Woman gives birth
A woman suspected of having contracted SARS gave birth to a baby boy without complications at Armed Forces Sungshan Hospital in Taipei yesterday. Doctors at the SARS-only hospital said the woman, surnamed Lee, who had been listed as a suspected SARS case because her lungs had signs of opacity, delivered the 2.9kg baby at 1: 30am. "Both the mother and the infant are in good condition," said Huang Fang-yen, chief coordinator of the hospital's SARS treatment operations. Huang said Lee is staying in a quarantine ward while the baby is being kept in an incubator. Both facilities have been equipped with negative pressure ventilation systems. According to Huang, Lee is the first suspected SARS case to have given birth in Taiwan. "There is also no known similar case reported in other parts of the world.

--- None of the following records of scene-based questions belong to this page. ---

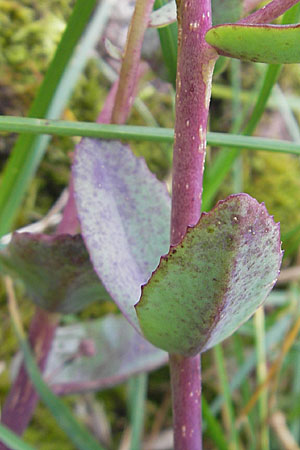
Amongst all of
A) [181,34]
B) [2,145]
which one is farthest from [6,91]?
[181,34]

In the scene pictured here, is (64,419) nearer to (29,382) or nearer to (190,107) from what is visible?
(29,382)

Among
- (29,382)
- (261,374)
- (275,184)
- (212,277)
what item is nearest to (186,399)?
(212,277)

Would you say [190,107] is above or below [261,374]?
above

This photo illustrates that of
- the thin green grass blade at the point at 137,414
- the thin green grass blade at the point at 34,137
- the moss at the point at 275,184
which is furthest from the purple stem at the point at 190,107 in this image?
the moss at the point at 275,184

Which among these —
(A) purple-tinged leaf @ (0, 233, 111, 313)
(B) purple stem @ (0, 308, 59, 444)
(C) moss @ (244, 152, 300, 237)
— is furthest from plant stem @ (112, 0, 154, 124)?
(C) moss @ (244, 152, 300, 237)

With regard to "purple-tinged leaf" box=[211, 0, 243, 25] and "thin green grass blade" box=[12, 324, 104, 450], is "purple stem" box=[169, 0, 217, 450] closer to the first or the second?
"purple-tinged leaf" box=[211, 0, 243, 25]

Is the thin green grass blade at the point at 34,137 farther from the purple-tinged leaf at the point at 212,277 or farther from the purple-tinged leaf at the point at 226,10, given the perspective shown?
the purple-tinged leaf at the point at 212,277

We are keeping close tabs on their health conditions," he added.
The Ministry of Economic Affairs will requisition ear thermometers from the private sector in support of a national temperature-taking campaign aimed at fighting the spread of SARS, an official said yesterday. The decision was made to support a 10-day nationwide temperature-taking campaign to be launched Sunday during a ministry meeting attended by officials in charge of SARS-related medical resources, the official said. The official added that 24,800 ear thermometers and 80,000 surgical masks will be requisitioned and delivered to all township and borough chiefs' offices around the nation before tomorrow. The MOEA's move followed its announcement Wednesday that exports of thermometers will be suspended from Wednesday until June 10 to ensure an adequate supply of thermometers for domestic use.
■ Foreign aid
Twister victims get help
Taiwan has donated US$50,000 in relief funds for the victims of tornadoes that devastated some areas of Tennessee earlier this month. The donation was presented May 21 by T. C. Tien, director-general of the Taipei Economic and Cultural Office in Atlanta, and was accepted by Tennessee Governor Phil Bredesen. Taiwan and Tennessee established "sister state" relations in 1980. Tien said during a brief meeting with Bredesen that the donation is a token of love for the people of Tennessee.
German works to arrive
The National Palace Museum in Taipei will display 19th-century German masterpieces from five museums in Berlin next year as part of a reciprocal agreement. Tu Cheng-sheng (杜正勝), director of the National Palace Museum, and Klaus-Dieter Lehmann, president of the Prussian Cultural Heritage Foundation, signed an agreement Wednesday at the Alte Nationalgalerie (Old National Gallery) in Berlin to co-sponsor the exhibition. From May 1 to Aug. 1 next year, five museums in Berlin will lend 180 works including paintings, drawings, prints and articles of skilled craftsmanship featuring classicism and neomodernism in 19th-century Germany. Speaking at the signing ceremony, Lehmann said that starting July 18, 400 masterpieces of ancient Chinese art from the National Palace Museum will be on display in Germany. Titled "Treasures of the Sons of Heaven: The Imperial Collection from the National Palace Museum, Taipei."